236 Acre Park on The Chesapeake Bay in Maryland, US

Downs Park is located in Pasadena, Anne Arundel County, Maryland, United States. The park consists of 236 acre and spans around 2,000 ft of shoreline. It is operated by Anne Arundel County Recreation and Parks and is open year-round. Organizations using the park include the Friends of Downs Park, Garden Volunteers, Volunteers-in-the-Park and the Downs Park Quilters Guild.

==History==
The land that makes up Downs Park changed hands several times in the 1700s and 1800s, before finally winding up in the possession of H.R. Mayo Thom, a tobacco importer. He used the property to create what was known as the Rocky Beach Farm, which included a mansion for his family, along with several cottages for his friends and workers. Most of this development is now gone, though some remnants still remain, with pavilions standing where vacation homes once were.
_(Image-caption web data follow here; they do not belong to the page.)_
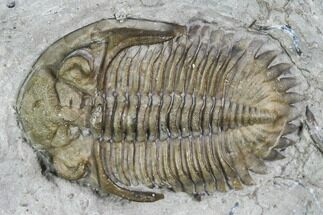 "Buy .83"" Greenops Trilobite - Hungry Hollow, Ontario - #107542"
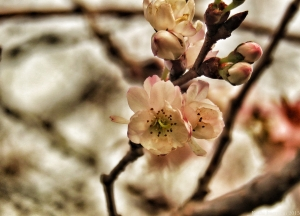 December Blossoms II
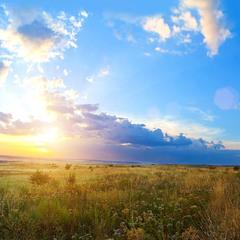 Донбасская степь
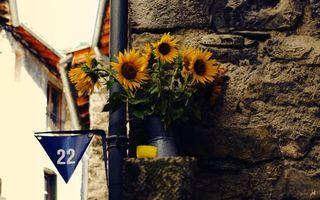 Бесплатные фото подсолнухи,ваза,цветки,лепестки,листья,флажок,улица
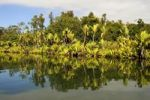 Thumbnail Canal des Pangalanes with various water plants, Tamatave, Madagascar, Africa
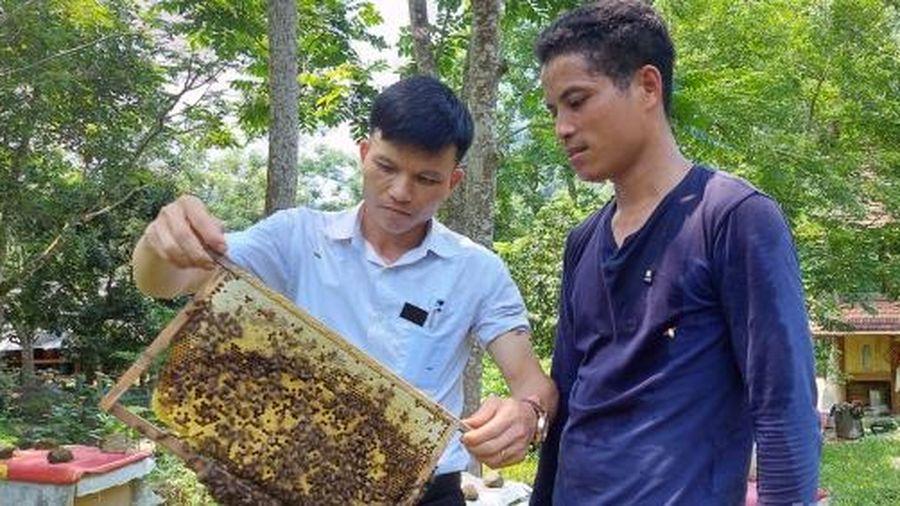 Người Thái làm chủ kỹ thuật nuôi ong lấy mật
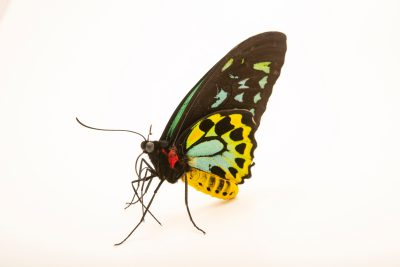 Photo: Cairns birdwing (Ornithoptera euphorion) at Melbourne Zoo. This is a male.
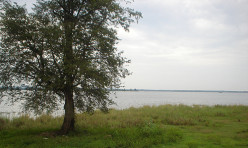 Views Around Parakrama Samudra Reservoir, Polonnaruwa, Sri Lanka.
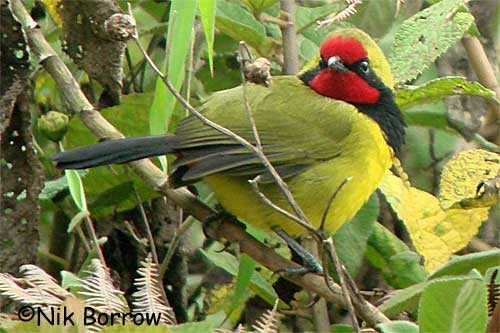 Doherty's Bush-shrike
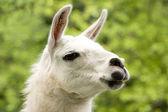 White llama — Stock Photo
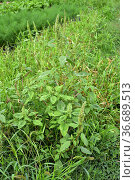 Red-root amaranth or red-root pigweed (Amaranthus retroflexus) is... Стоковое фото, фотограф J M Barres / age Fotostock / Фотобанк Лори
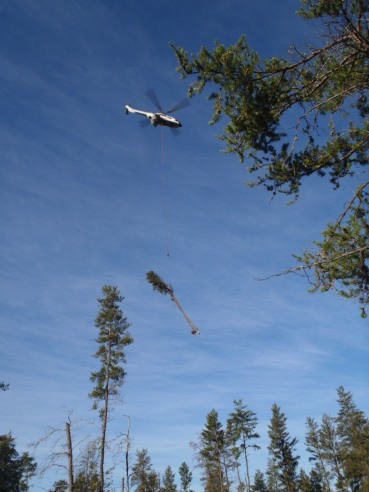 A helicopter was used to move trees from state land to the AuSable River to create fish structure. Photo: Michigan DNR.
In 1977 the county purchased the farm and developed the land into Downs Park. On July 1, 1982, the park opened to the public.

==Amenities==

=== Dog beach ===

The dog beach can be found in the northeastern part of the park.

=== Mother's Garden ===

This Victorian-style garden was built in 1915 for Helen Hopkins Thom, and was maintained until sometime in the 1960s. When the park opened in 1982, volunteers revitalized the aged garden and it has since become a popular spot for weddings.

=== Pavilions ===

The park contains three pavilions which can accommodate around 100 people, and one small pavilion that can accommodate around 50 people.

=== Sports ===

The park has two basketball courts.

=== Trails ===

The park contains five miles of paved and natural trails.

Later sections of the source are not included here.